Dans un contexte de lutte contre le réchauffement climatique, remplacer une voiture dotée d’un moteur thermique par une motorisation électrique est de plus en plus recommandé. C’est ce que constate François Piot, qui est à la tête du cabinet Eurogroup Consulting. D’ailleurs, l’électrique affiche un meilleur rendement par rapport à un modèle thermique, comme l’attestent de nombreuses études.
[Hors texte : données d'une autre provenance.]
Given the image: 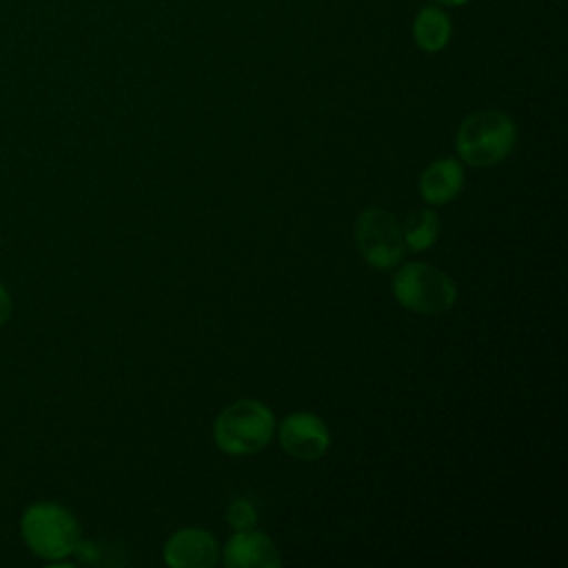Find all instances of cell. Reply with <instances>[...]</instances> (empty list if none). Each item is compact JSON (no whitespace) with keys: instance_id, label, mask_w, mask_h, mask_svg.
<instances>
[{"instance_id":"6da1fadb","label":"cell","mask_w":568,"mask_h":568,"mask_svg":"<svg viewBox=\"0 0 568 568\" xmlns=\"http://www.w3.org/2000/svg\"><path fill=\"white\" fill-rule=\"evenodd\" d=\"M24 546L44 561H62L75 552L82 528L75 515L58 501H36L20 517Z\"/></svg>"},{"instance_id":"7a4b0ae2","label":"cell","mask_w":568,"mask_h":568,"mask_svg":"<svg viewBox=\"0 0 568 568\" xmlns=\"http://www.w3.org/2000/svg\"><path fill=\"white\" fill-rule=\"evenodd\" d=\"M517 142L515 122L497 109L468 115L455 135L459 158L470 166H493L506 160Z\"/></svg>"},{"instance_id":"3957f363","label":"cell","mask_w":568,"mask_h":568,"mask_svg":"<svg viewBox=\"0 0 568 568\" xmlns=\"http://www.w3.org/2000/svg\"><path fill=\"white\" fill-rule=\"evenodd\" d=\"M275 433L271 408L257 399H240L226 406L213 426V439L226 455H251L262 450Z\"/></svg>"},{"instance_id":"277c9868","label":"cell","mask_w":568,"mask_h":568,"mask_svg":"<svg viewBox=\"0 0 568 568\" xmlns=\"http://www.w3.org/2000/svg\"><path fill=\"white\" fill-rule=\"evenodd\" d=\"M393 295L408 311L439 315L455 304L457 288L444 271L430 264L410 262L395 273Z\"/></svg>"},{"instance_id":"5b68a950","label":"cell","mask_w":568,"mask_h":568,"mask_svg":"<svg viewBox=\"0 0 568 568\" xmlns=\"http://www.w3.org/2000/svg\"><path fill=\"white\" fill-rule=\"evenodd\" d=\"M355 242L368 266L390 271L404 257V237L397 220L384 209H366L355 220Z\"/></svg>"},{"instance_id":"8992f818","label":"cell","mask_w":568,"mask_h":568,"mask_svg":"<svg viewBox=\"0 0 568 568\" xmlns=\"http://www.w3.org/2000/svg\"><path fill=\"white\" fill-rule=\"evenodd\" d=\"M277 437L282 450L300 462L320 459L331 444V433L324 419L304 410L286 415L277 426Z\"/></svg>"},{"instance_id":"52a82bcc","label":"cell","mask_w":568,"mask_h":568,"mask_svg":"<svg viewBox=\"0 0 568 568\" xmlns=\"http://www.w3.org/2000/svg\"><path fill=\"white\" fill-rule=\"evenodd\" d=\"M164 561L171 568H211L217 561V544L202 528H182L164 544Z\"/></svg>"},{"instance_id":"ba28073f","label":"cell","mask_w":568,"mask_h":568,"mask_svg":"<svg viewBox=\"0 0 568 568\" xmlns=\"http://www.w3.org/2000/svg\"><path fill=\"white\" fill-rule=\"evenodd\" d=\"M280 552L271 537L253 528L237 530L224 546L222 564L226 568H277Z\"/></svg>"},{"instance_id":"9c48e42d","label":"cell","mask_w":568,"mask_h":568,"mask_svg":"<svg viewBox=\"0 0 568 568\" xmlns=\"http://www.w3.org/2000/svg\"><path fill=\"white\" fill-rule=\"evenodd\" d=\"M464 186V169L455 158H439L426 166L419 178V195L424 202L439 206L457 197Z\"/></svg>"},{"instance_id":"30bf717a","label":"cell","mask_w":568,"mask_h":568,"mask_svg":"<svg viewBox=\"0 0 568 568\" xmlns=\"http://www.w3.org/2000/svg\"><path fill=\"white\" fill-rule=\"evenodd\" d=\"M413 36L422 51H442L450 40V20L442 9L424 7L413 22Z\"/></svg>"},{"instance_id":"8fae6325","label":"cell","mask_w":568,"mask_h":568,"mask_svg":"<svg viewBox=\"0 0 568 568\" xmlns=\"http://www.w3.org/2000/svg\"><path fill=\"white\" fill-rule=\"evenodd\" d=\"M439 235V217L435 211L430 209H417L413 211L406 222H404V229H402V237H404V244L410 248V251H426L435 244Z\"/></svg>"},{"instance_id":"7c38bea8","label":"cell","mask_w":568,"mask_h":568,"mask_svg":"<svg viewBox=\"0 0 568 568\" xmlns=\"http://www.w3.org/2000/svg\"><path fill=\"white\" fill-rule=\"evenodd\" d=\"M226 521L235 530H248L257 521V510L248 499H235V501H231V506L226 510Z\"/></svg>"},{"instance_id":"4fadbf2b","label":"cell","mask_w":568,"mask_h":568,"mask_svg":"<svg viewBox=\"0 0 568 568\" xmlns=\"http://www.w3.org/2000/svg\"><path fill=\"white\" fill-rule=\"evenodd\" d=\"M11 295H9V291H7V286L0 282V326H4L7 324V320H9V315H11Z\"/></svg>"},{"instance_id":"5bb4252c","label":"cell","mask_w":568,"mask_h":568,"mask_svg":"<svg viewBox=\"0 0 568 568\" xmlns=\"http://www.w3.org/2000/svg\"><path fill=\"white\" fill-rule=\"evenodd\" d=\"M437 2L448 4V7H455V4H464V2H468V0H437Z\"/></svg>"}]
</instances>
Avec l’aide d’Arval Mobility Observatory, le cabinet en question a établi une comparaison plus réaliste. Son étude incitera-t-elle les professionnels du secteur assurantiel à revoir la manière dont ils fixent leurs primes ? Un comparateur assurance auto informera de tout changement de tarif.

Le mix énergétique explique en grande partie les écarts de performance entre les pays

Selon l’étude réalisée conjointement par le groupe de réflexion et le cabinet de consultance, l’empreinte environnementale d’un véhicule électrique dépend de l’endroit où il est produit. Par ailleurs, son bilan carbone est fonction des matériaux utilisés au moment de sa fabrication.


En guise d’illustration, François Piot prend le cas de la Chine. Dans ce pays, 6 000 centrales thermiques (qui fonctionnent avec du charbon de bois) produisent 74 % de l’électricité. Pour annuler les effets engendrés par sa production, une voiture propre doit effectuer au moins 180 000 kilomètres.

Quant au conducteur français, il devra parcourir une distance de 16 800 kilomètres, contre 8 000 kilomètres seulement pour un automobiliste norvégien, indique le président d’Eurogroup Consulting. Dans l’Hexagone, l’électricité est en majeure partie produite par des centrales nucléaires, tandis qu’en Norvège, le mix entre l’énergie électrique et hydraulique allège le bilan.

Pour pousser la comparaison encore plus loin, le rapport relate qu’en France, il s’avère deux fois plus efficace de se mettre à l’électrique qu’en Allemagne. Si un usager de la route met à la casse sa Clio au profit d’une ZOE, les émissions de CO2 baisseront de 23 tonnes. Si la même opération est réalisée outre-Rhin, le dioxyde de carbone rejeté ne diminuera que de 10 tonnes.

Toute la chaîne de production et les risques y afférents doivent être étudiés

D’après l’étude, les gouvernements doivent redoubler d’efforts pour faire en sorte que les acteurs de la chaîne de production des véhicules propres consomment moins d’énergie. Les ressources renouvelables doivent-elles être davantage sollicitées pour la production d’électricité ?


Concernant le calcul des émissions de CO2, cette étude tient compte de la quantité rejetée durant tout le processus de fabrication de la voiture électrique. De la production des pièces à l’approvisionnement en carburant en passant par l’acheminement des produits, aucune étape n’a été mise de côté.

Sachant que l’évaluation diffère selon le pays de production des modèles et des batteries, François Piot formule ainsi sa recommandation :

Si l’on veut continuer à faire des efforts pour réduire les émissions de CO2, il faut aussi aider les autres pays à faire des efforts dans ce sens.

Il avance également que toutes les précautions, y compris sanitaires, doivent être prises pour que la fabrication des voitures électriques devienne réellement bénéfique.

Le rapport ne néglige aucun détail susceptible d’influer sur l’impact environnemental des véhicules équipés de batterie électrique. Par exemple, il souligne que les procédés d’extraction artisanaux ou industriels des ressources naturelles indispensables au fonctionnement des batteries peuvent induire des risques sanitaires. L’étude rappelle aussi que les centrales nucléaires rejettent aussi des déchets nocifs pour la santé, en plus de mettre en danger la vie des populations au cas où un incident technique surviendrait.